start PAGE

Disability, neurodiversity: how can digital technology become more inclusive?

 

 

Elizabeth Tchoungui Directrice exécutive RSE

Elizabeth Tchoungui
Guest editor-in-chief

 

 

Heroes! Champions! Fighters! The Paralympic Games, which have just come to a close in Tokyo, are helping to change the way we look at disability. These top athletes have demonstrated their ability to perform at their peak as part of a team where everyone finds their place.
Let’s turn this Olympic momentum into sustainable actions; because disability is sometimes difficult to understand in society, as in business, even though it affects 15% of the world's population, whether physical, sensory (motor, auditory, visual) or mental (intellectual, psychological, cognitive).
Moving towards a society where no one is left behind means adopting a resolutely inclusive approach. Digital technology, as a vector of inclusion and innovation, will create new possibilities and enable us all to come together to achieve this. New technologies, when designed, made available and used with humans in mind, already play a major role: digital sign language dictionaries, “speech to text” transcription apps, and more ergonomic equipment are all concrete and useful examples. This is why, echoing Orange’s purpose to give everyone the keys to a responsible digital world, we have long been committed to accessibility and autonomy for all. The Orange Foundation, which has supported autism for 30 years, also shares this commitment.

end PAGE
start COLLECTED MATERIAL

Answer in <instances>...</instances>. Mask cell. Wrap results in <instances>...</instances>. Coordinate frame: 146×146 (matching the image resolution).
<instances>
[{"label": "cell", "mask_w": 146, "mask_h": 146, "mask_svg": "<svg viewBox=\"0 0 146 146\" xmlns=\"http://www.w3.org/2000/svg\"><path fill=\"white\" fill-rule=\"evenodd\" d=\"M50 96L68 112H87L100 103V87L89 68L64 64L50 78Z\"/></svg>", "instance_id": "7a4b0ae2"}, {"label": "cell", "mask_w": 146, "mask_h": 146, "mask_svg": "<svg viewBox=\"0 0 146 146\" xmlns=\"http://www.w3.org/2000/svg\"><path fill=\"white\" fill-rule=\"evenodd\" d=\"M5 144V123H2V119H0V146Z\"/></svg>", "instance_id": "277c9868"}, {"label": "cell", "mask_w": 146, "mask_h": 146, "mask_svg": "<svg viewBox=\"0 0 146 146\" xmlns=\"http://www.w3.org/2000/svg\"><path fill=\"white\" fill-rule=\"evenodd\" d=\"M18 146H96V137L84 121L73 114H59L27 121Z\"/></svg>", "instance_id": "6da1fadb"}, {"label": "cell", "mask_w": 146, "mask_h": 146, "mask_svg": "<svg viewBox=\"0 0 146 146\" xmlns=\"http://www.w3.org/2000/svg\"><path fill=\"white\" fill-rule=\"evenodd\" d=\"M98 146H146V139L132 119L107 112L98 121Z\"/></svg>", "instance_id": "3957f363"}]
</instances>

end COLLECTED MATERIAL

## [EXERCISE TASKS]
1. In the editorial on digital inclusion, echo everything from "Moving towards a" down to "shares this commitment.".
2. According to the editorial on digital inclusion, for how many years has the Orange Foundation supported autism?

## [SOLUTION LIST]
1.
Moving towards a society where no one is left behind means adopting a resolutely inclusive approach. Digital technology, as a vector of inclusion and innovation, will create new possibilities and enable us all to come together to achieve this. New technologies, when designed, made available and used with humans in mind, already play a major role: digital sign language dictionaries, “speech to text” transcription apps, and more ergonomic equipment are all concrete and useful examples. This is why, echoing Orange’s purpose to give everyone the keys to a responsible digital world, we have long been committed to accessibility and autonomy for all. The Orange Foundation, which has supported autism for 30 years, also shares this commitment.

2. 30 years.